Pour deux raisons. A l’échelle internationale, la Corée du Nord fonctionne depuis vingt ans par le chantage : elle fait monter la pression et réclame ensuite, en échange de sa bonne tenue, des aides extérieures, comme de la nourriture et de l’énergie. D’un point de vue national, il y avait un enjeu très fort aussi : Kim Jong Un n’avait pas encore de légitimité forte à la tête du pays. Il devait donc se présenter comme le père tutélaire de la nation, prouver à son tour qu’il était un grand homme comme l’étaient son père et son grand père.


Les Américains y voient un tir militaire. Y-a-t-il une vraie menace ?

En tout état de cause, ce lancement n’est pas un essai de tir balistique mais plutôt un bricolage. Les Nord-Coréens en sont là où la France en était en 1965, quand elle a lancé son premier satellite. Je ne suis pas d’accord avec la version des Américains. Il est évident qu’il y a des technologies connexes entre le balistique et le spatial, mais dans ce cas précis il n’y a une partie de la fusée tirée qui peut être utilisée pour faire un missile, et il ne serait pas intercontinental. D’après mes informations, le pays ne sait pas encore faire d’armement nucléaire opérationnel.


Pourquoi les Américains affirment le contraire ?

Les Etats-Unis n’en sont pas à leur coup d’essai.
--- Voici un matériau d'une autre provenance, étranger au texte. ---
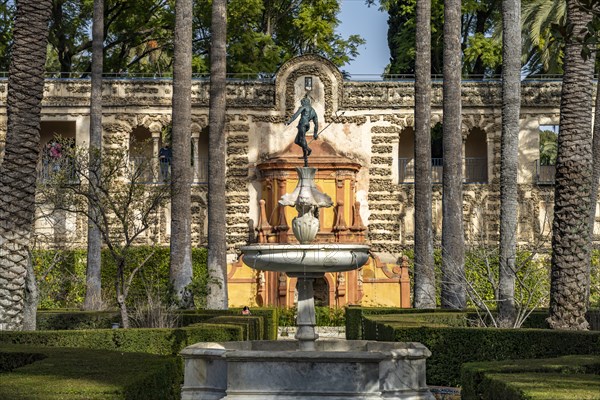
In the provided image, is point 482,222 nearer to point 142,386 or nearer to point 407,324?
point 407,324

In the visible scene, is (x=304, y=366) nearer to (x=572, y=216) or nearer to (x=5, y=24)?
(x=572, y=216)

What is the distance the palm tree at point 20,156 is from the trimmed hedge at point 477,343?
6450mm

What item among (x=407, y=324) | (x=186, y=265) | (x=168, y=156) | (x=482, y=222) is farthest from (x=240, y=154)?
(x=407, y=324)

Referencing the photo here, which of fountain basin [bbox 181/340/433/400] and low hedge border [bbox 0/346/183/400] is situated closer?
low hedge border [bbox 0/346/183/400]

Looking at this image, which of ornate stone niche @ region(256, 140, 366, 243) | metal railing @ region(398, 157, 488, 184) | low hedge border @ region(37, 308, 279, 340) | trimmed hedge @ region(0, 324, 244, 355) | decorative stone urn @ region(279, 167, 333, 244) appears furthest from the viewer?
metal railing @ region(398, 157, 488, 184)

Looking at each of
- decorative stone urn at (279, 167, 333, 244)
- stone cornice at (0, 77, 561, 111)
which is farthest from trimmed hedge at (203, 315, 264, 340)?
stone cornice at (0, 77, 561, 111)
Souvenons-nous qu’en 1993, la CIA jurait que la Corée du Nord avait de quoi faire vingt armes nucléaires ! Ils ont peut-être intérêt à tricher sur ce point pour faire monter la sauce et renforcer la contre-prolifération nucléaire. Cela leur donne aussi une bonne raison d’être présent dans cette région du Pacifique et se rendre indispensable aux yeux de la Corée du Sud et du Japon. On est ici dans un jeu de poker menteur.


Les sanctions de l’ONU peuvent-elles peser sur la Corée du Nord ?

L’ONU n’a pas vraiment de légitimité à sanctionner le pays pour ce lancement s’il s’agit effectivement d’un tir de satellite. Et il n’a pas la preuve du contraire. Il le fera certainement, mais cela ne changera rien. La Corée du Nord fait ici quelque chose qui est toléré dans beaucoup d’autres pays. Il y a quinze jours, son voisin du sud a essayé de lancer un satellite, mais n’a pas réussi. La Corée du Nord n’est donc pas sanctionnable sur ce point. Et il le sait : le pays a déjà prévenu qu’en dépit des avertissements de la communauté internationale, il continuerait son programme spatial.